お妃様とのお話もはずみ、お茶会を終いにしようか、という流れになった時に、


「ロザリー様、昨日は王の質問に答えるのに忙しくて、アレクシスと話せなかったでしょう?あの子は今、休憩中だから、お会いになってみては?」


「……! ありがとうございます。」


なんと、お妃様は昨日の私の状況を見兼ねて、アレクシス様と会える時間を教えてくれたようだ。









今はお妃様に教えてもらった、アレクシス様の部屋の前にいる。いや、思ったんだけどさ、私達って恋愛結婚なわけじゃないじゃん?

なのに、せっかくの休憩中にお邪魔するのはどうなんだ?

嫌われるのは怖いけど、挨拶をしないのも悪い気がするんだよなぁ。突撃した方が良いのかもしれない。

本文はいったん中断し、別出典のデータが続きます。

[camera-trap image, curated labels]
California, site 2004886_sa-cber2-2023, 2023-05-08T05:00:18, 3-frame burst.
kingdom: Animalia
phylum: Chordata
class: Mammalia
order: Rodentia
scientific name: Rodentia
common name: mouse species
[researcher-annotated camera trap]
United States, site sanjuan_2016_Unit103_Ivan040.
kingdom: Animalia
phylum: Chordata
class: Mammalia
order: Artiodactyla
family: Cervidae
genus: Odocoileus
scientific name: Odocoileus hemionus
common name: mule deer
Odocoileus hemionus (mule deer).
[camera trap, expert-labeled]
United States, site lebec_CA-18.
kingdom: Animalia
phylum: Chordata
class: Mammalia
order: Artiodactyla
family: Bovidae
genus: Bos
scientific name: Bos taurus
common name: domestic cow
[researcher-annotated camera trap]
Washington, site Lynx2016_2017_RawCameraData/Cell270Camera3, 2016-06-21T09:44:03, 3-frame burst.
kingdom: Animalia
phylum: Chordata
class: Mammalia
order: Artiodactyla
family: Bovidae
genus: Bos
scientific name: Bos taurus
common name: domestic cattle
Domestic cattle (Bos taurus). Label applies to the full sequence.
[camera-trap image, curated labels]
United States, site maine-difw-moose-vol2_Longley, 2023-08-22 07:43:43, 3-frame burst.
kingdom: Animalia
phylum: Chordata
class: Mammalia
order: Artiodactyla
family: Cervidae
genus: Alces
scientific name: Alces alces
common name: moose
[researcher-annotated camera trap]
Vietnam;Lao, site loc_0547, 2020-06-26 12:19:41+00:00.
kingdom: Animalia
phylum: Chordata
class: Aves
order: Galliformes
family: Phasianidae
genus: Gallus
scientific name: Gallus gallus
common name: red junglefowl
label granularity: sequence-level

「あの! 婚約者になる予定の公爵家ロザリー・クローディアです。」


……何も返事がない。

無礼だとは思うけど、少しドアを開けて部屋を覗き込む。本当にごめんなさい。


「ねえ、何やってんの?」


「ひっ!」


コソコソとした行動をしていたから、突然の声に必要以上に驚いてしまった。

後ろを振り向くと、なんとまあ美人という言葉の似合う線の細い男がいた。


「あんた、人の部屋になんか用?」


問いかけられて、ハッとする。なるほど、こいつがアレクシス様。

紫混じりの黒の瞳は物憂つげで下向きの睫毛に囲まれて神秘的な印象を相手にうえつけるようで、同じ色の髪は肩に毛先が付くくらいの長さでミステリアスな雰囲気を助長している。



私は、元の世界には戻れないので、この世界の田舎とかでスローライフを送りたい。攻略対象に嫌われるのは怖いので、ある程度媚は売ろう。

昨日のイメージを壊すわけにはいかない。


「アレクシス様、私は貴方様の婚約者のロザリー・クローディアです。よろしくお願いしますね!」


「……あぁ、昨日のか。 よろしく。」




媚売るってどうすればいいんだろう。全く分からない。その能力もあげていかなければならないな。